I make that fermented bread dough as well - it is actually pretty easy.
We make it up sometime during the day - whenever we remember. I tripled the recipe, so we always have a lot on hand - I have a fairly good sized family, who eats bread every day.
I make it with Hard White Wheat - you can get Prairie Gold flour in most grocery stores, and it won't taste nasty, it is pretty good stuff. I mill my own, but use the store bought stuff in emergencies (like now, our wheat mill is not working).
So anyway, we make it up and toss it into the fridge. The next day, we hack off a piece, shape it, and let it raise for a while, then pop it in the oven.
If we are in a hurry, we roll it out thin (1/4 to 1/2"), brush with some oil and sprinkle with a little garlic salt, and bake flatbread. It raises nicely even if you don't let it raise before baking this way, so you can do it in a hurry.
As long as you remember to whip up another batch every time you use the last piece, you'll always have dough available to bake more fresh bread.
I've owned three different wheat mills:
K-Tec - This was the most durable, made the finest flour, and was adjustable so I could make coarser flour if I wanted. Lasted us about 15 years, many extended periods of daily use. It developed problems with the housing that we could not repair - but the motor was still going strong.

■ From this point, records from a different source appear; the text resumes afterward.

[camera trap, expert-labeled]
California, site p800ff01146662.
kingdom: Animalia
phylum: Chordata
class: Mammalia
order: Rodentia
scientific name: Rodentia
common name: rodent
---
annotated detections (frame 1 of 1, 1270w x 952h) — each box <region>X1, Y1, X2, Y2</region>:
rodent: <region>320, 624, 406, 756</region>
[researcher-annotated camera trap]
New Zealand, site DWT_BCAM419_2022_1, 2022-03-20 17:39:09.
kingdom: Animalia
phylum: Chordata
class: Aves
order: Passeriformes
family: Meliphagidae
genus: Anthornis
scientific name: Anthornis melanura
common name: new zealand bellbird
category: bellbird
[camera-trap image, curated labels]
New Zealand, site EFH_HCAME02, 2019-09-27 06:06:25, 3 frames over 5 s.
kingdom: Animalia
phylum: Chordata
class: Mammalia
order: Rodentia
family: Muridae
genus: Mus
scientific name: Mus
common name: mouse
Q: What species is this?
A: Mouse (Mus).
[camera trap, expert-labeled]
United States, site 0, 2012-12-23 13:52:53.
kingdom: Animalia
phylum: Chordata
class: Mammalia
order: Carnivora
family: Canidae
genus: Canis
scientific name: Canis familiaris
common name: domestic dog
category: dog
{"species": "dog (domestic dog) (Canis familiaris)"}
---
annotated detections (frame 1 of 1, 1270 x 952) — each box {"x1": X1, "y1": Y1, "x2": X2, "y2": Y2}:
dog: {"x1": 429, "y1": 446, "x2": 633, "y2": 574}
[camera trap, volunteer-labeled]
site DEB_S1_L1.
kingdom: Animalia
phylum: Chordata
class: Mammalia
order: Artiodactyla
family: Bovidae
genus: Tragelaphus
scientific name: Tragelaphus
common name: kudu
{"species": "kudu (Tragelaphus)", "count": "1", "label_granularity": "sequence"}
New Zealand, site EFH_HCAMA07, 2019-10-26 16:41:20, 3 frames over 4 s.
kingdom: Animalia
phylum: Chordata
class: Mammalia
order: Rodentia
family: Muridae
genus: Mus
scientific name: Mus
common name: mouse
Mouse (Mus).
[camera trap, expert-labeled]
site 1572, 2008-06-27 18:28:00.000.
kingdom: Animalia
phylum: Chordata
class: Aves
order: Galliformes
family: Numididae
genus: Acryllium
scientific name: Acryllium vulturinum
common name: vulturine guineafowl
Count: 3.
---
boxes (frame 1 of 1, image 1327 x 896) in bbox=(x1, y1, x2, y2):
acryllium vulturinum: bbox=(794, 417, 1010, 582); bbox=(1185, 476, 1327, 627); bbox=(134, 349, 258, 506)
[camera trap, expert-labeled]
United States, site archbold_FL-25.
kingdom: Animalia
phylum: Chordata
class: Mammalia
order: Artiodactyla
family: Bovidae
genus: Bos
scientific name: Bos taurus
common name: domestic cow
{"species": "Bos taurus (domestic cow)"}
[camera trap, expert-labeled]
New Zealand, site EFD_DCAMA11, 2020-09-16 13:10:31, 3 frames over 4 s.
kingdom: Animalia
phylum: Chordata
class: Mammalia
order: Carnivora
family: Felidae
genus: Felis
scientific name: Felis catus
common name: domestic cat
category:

Whisper Mill - just as loud as the K-tec, but VERY poorly designed. Had a tube that always clogged, and eventually broke because of the bad design. This one quit on us after just three years of use (ok, so we used it every day, but STILL!). I hated this one and would never buy another one.
VitaMill - Just a revision on the K-tec design. That is why we bought it, K-tecs were no longer available when we needed one. It had no texture adjustment, and didn't mill as fine as I'd like. It lasted three years, and then the heat from the motor burned a hole through the side of the housing, causing flour clogs that choked the motor. We repaired it twice, it has stopped working again and I'm not sure what the issue is this time. It was inexpensive, and I guess we got our money's worth out of it, we used it pretty much at least once a day, sometimes twice, for all those three years.
So we are shopping for a mill again, and I really miss my K-tec.
A quick word of warning about fresh milled flour - for the first 12 to 24 hours after milling, the flour will have a higher moisture content. It will sour more quickly, and your recipes may take a little less water if you are using flour that is right out of the mill.
Weight gain in the middle (specifically in the front of the belly), is usually sugar - that soda every day is enough to keep it stubbornly there. A half hour walk every day might be enough to compensate.
You don't lose weight in the same order that you gain it. Often that middle stuff is the hardest to shake because it is the part that is most strongly tied to metabolism issues.